Андре Жид говорит в письме, напечатанном в газете "Фигаро" (1950, № 1904, 23 октября), что на пороге 80-летия Бунина он обращается к нему "от имени Франции", приветствует и обнимает его, "как своего собрата"; он проникнут глубокой симпатией к его творчеству, "которым… восхищался задолго до того, как смог, - пишет А. Жид, - с вами встретиться, и наконец к вам лично, когда наши дороги пересеклись".
Когда он встретился с Буниным в Грассе, то не чувствовал себя чужим; "в атмосфере немножко богемной, немножко экзальтированной, но глубоко человечной, - говорит он, - которая вас окружала, я сейчас же почувствовал себя почти как у себя дома потому, что этой атмосферой проникнуто большинство произведений русской литературы, которая с давних пор была мне близка. И до чего же неотразимо ваше влияние: когда я смотрел из окон вашей виллы в Грассе, меня отчасти удивляло, что передо мной пейзаж французского юга, а не русская степь, не туман, не снег и не белые березовые рощи. Ваш внутренний мир господствовал и торжествовал над внешним миром; он-то и был подлинной реальностью. Вокруг вас я ощущал ту необычайную силу влечения, которая укрепляет братские узы человека с человеком вопреки границам, вопреки различиям общественным и вопреки условностям. Даже вопреки интеллектуальным расхождениям. Как прекрасно я вас понимал! В ходе нашей беседы мы обнаруживали, что мы ни в чем друг с другом не согласны, абсолютно ни в чем, - и это было очаровательно. Наши литературные вкусы, наши пристрастия, наши суждения резко расходились, как в том, что мы одобряли, так и в том, что мы осуждали. Но главным для меня было то, что во всех ваших словах я слышал правдивость и убежденность, - никакого насилия над собой, никакой подделки, никакого подлаживания. Невозможно было себе представить этику и эстетику, литературный рай и литературный ад более далекими от моего, чем ваш. Но ваши позиции были незыблемы и непоколебимы. А это и есть самое главное, ибо в искусстве великие художники велики каждый по-своему. Когда я слушаю ваши рассказы, я забываю обо всем: вот что важно. Я не знаю писателей, у которых внешний мир находился бы в более тесном соприкосновении с другим миром, с миром внутренним, чем у вас, у которых ощущения были бы более точны и незаменимы, слова более естественны и в то же время неожиданны.
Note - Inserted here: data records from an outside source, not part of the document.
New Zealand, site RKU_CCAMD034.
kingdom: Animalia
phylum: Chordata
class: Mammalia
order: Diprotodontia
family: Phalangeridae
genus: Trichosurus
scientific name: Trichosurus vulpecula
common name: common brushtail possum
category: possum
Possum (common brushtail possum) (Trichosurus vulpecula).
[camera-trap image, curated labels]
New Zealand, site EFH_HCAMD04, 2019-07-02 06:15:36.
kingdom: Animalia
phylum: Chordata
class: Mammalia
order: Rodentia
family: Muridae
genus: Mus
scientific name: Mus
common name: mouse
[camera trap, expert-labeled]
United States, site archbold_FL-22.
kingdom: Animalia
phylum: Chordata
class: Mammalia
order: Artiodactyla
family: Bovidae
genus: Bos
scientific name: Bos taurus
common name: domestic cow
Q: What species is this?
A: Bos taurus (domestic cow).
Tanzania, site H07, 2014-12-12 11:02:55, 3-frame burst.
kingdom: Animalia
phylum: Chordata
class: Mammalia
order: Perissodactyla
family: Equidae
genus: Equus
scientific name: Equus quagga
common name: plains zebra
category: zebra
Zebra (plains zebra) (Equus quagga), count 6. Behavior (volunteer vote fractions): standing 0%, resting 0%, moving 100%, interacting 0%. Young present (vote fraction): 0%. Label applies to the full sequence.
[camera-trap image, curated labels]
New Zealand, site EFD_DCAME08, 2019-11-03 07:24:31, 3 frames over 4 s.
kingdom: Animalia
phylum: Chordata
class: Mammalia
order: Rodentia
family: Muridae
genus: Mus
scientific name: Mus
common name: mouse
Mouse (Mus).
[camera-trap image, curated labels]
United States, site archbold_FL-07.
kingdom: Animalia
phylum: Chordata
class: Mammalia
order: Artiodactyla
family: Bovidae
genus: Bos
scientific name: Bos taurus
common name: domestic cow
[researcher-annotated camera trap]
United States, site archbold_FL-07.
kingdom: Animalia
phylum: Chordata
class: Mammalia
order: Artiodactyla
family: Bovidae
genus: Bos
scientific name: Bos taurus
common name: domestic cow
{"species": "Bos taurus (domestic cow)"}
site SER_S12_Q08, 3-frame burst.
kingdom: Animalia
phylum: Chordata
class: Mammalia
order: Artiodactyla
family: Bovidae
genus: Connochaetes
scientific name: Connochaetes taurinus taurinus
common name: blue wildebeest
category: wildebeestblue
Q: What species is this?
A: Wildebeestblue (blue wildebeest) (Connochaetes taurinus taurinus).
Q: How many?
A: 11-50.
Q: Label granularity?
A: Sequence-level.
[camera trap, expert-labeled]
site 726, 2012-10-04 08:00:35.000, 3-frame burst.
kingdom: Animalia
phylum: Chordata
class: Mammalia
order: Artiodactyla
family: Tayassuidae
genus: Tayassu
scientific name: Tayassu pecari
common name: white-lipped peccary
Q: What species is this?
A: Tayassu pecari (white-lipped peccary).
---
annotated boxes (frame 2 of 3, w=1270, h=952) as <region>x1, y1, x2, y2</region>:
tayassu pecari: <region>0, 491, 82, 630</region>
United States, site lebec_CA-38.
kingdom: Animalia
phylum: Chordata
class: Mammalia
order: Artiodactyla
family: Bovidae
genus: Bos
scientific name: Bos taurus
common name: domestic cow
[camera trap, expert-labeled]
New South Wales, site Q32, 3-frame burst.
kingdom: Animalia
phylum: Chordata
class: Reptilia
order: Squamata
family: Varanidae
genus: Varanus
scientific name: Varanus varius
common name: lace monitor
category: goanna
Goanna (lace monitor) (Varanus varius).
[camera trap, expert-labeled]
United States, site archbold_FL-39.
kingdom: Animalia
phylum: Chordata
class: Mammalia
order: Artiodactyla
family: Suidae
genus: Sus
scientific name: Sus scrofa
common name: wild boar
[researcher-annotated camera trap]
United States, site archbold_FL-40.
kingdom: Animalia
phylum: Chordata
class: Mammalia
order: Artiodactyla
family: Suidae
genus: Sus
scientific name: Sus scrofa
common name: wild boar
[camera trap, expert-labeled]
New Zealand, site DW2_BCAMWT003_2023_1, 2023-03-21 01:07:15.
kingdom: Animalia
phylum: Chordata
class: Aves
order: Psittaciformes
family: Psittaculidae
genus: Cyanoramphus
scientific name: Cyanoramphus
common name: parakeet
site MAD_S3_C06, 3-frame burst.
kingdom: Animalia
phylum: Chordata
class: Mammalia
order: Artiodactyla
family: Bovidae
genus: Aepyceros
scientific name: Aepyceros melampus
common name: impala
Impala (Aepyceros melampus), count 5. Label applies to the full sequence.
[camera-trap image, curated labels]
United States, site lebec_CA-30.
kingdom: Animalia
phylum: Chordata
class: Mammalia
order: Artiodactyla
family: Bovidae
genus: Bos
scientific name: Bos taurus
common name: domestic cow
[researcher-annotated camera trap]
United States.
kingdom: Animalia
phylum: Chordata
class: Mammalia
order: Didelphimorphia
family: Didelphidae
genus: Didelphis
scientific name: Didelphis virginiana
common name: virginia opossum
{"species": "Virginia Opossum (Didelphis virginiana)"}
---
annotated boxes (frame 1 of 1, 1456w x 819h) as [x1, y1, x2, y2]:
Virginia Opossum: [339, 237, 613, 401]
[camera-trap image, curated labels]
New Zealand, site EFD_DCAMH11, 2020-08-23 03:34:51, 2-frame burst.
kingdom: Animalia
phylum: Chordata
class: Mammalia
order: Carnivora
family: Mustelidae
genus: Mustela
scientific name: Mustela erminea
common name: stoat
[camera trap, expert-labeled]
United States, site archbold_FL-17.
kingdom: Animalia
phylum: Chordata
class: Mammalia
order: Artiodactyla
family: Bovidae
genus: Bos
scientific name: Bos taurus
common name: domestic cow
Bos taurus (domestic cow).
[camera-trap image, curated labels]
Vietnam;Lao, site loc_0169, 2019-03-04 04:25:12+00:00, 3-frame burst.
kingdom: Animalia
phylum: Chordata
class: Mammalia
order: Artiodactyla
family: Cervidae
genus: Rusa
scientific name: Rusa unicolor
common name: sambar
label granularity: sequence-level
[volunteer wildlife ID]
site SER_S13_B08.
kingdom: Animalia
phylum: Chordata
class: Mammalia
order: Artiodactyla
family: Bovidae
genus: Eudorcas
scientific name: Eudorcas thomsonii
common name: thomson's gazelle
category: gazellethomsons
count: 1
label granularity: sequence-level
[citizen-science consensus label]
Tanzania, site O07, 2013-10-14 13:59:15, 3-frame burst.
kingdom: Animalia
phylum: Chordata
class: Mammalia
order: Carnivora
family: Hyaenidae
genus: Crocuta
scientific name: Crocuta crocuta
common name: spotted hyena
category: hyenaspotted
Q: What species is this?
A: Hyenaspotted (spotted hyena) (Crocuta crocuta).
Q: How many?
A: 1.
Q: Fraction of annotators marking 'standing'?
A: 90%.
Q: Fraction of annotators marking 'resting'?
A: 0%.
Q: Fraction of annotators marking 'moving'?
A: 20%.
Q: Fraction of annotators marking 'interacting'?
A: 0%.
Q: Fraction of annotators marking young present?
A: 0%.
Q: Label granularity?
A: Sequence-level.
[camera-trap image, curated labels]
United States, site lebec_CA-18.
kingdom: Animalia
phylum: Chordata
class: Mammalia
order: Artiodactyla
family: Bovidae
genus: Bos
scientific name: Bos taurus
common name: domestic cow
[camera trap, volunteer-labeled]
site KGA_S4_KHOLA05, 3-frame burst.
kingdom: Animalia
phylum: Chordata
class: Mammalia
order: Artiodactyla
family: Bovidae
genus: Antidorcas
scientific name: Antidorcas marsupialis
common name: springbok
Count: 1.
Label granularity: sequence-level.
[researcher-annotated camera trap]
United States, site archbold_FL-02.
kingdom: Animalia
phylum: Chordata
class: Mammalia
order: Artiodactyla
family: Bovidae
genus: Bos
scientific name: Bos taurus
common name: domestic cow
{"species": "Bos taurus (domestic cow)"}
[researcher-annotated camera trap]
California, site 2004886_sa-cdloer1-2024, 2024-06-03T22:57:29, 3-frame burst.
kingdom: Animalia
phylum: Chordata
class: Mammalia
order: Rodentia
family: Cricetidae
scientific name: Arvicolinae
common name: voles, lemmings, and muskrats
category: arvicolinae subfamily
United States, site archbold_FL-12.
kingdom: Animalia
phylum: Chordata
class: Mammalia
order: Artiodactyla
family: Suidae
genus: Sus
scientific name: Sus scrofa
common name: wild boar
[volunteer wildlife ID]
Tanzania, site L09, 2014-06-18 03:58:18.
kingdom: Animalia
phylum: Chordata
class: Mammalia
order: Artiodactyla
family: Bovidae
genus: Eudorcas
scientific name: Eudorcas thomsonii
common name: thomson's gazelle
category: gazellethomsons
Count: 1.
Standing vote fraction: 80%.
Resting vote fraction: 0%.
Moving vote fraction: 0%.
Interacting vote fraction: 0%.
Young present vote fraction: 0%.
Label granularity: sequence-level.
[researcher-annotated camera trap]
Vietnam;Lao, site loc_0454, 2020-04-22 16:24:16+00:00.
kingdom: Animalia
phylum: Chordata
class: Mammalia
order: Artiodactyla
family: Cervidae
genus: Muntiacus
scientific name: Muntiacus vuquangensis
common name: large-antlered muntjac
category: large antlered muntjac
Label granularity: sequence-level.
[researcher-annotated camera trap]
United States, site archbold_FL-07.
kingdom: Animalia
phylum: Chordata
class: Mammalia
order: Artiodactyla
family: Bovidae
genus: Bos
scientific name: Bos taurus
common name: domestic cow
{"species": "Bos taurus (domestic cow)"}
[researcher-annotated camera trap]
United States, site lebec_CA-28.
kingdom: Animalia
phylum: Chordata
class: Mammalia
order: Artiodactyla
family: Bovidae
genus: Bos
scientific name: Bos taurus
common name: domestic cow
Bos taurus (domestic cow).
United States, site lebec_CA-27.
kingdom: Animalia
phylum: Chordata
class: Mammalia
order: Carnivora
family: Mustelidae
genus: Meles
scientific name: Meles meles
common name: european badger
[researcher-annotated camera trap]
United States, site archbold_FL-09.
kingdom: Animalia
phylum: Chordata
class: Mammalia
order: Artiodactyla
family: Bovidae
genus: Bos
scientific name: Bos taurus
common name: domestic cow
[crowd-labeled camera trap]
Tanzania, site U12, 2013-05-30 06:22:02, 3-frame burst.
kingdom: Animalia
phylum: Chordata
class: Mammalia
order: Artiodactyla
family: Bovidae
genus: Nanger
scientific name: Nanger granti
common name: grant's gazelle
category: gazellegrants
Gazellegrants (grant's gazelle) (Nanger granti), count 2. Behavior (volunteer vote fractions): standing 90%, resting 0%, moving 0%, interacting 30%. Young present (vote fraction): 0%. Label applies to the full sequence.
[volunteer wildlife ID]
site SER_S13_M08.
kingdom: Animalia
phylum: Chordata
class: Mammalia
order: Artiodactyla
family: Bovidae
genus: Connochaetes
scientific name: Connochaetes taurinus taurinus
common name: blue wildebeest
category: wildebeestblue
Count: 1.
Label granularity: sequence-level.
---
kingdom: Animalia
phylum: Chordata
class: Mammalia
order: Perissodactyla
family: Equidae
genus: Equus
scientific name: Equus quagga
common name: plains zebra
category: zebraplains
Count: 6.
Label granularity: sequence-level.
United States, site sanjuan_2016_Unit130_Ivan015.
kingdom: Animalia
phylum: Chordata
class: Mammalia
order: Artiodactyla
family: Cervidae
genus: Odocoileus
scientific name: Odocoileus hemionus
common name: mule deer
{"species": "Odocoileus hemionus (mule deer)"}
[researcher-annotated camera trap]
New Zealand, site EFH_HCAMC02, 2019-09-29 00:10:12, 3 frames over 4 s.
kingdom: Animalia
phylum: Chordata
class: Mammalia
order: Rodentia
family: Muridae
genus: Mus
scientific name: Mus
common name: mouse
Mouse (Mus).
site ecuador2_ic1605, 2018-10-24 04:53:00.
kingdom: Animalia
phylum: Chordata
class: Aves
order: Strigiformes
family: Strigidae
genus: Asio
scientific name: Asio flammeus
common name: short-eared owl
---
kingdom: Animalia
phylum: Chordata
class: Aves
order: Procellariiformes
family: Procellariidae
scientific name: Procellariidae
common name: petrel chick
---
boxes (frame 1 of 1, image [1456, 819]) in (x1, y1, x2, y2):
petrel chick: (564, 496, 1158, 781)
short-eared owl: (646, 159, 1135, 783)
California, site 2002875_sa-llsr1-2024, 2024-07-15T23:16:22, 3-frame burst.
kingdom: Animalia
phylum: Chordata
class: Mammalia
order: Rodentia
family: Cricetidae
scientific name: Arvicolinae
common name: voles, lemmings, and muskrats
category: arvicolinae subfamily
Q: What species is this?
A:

Вы с одинаковой уверенностью изображаете нищету и убожество, с одной стороны, и благополучие, с другой, отдавая все же некоторое предпочтение самым обездоленным людям на свете. И какой неожиданный ракурс: кажется, что полотно разрывается и оттуда смотрит на нас полнейшая безнадежность. Я убежден, что именно в этом мы особенно отличаемся друг от друга! Но дело не в похвалах" (перевод Н. М. Любимова).
Вышел посвященный Бунину выпуск иллюстрированного журнала "Дело" (1950, декабрь, № 1).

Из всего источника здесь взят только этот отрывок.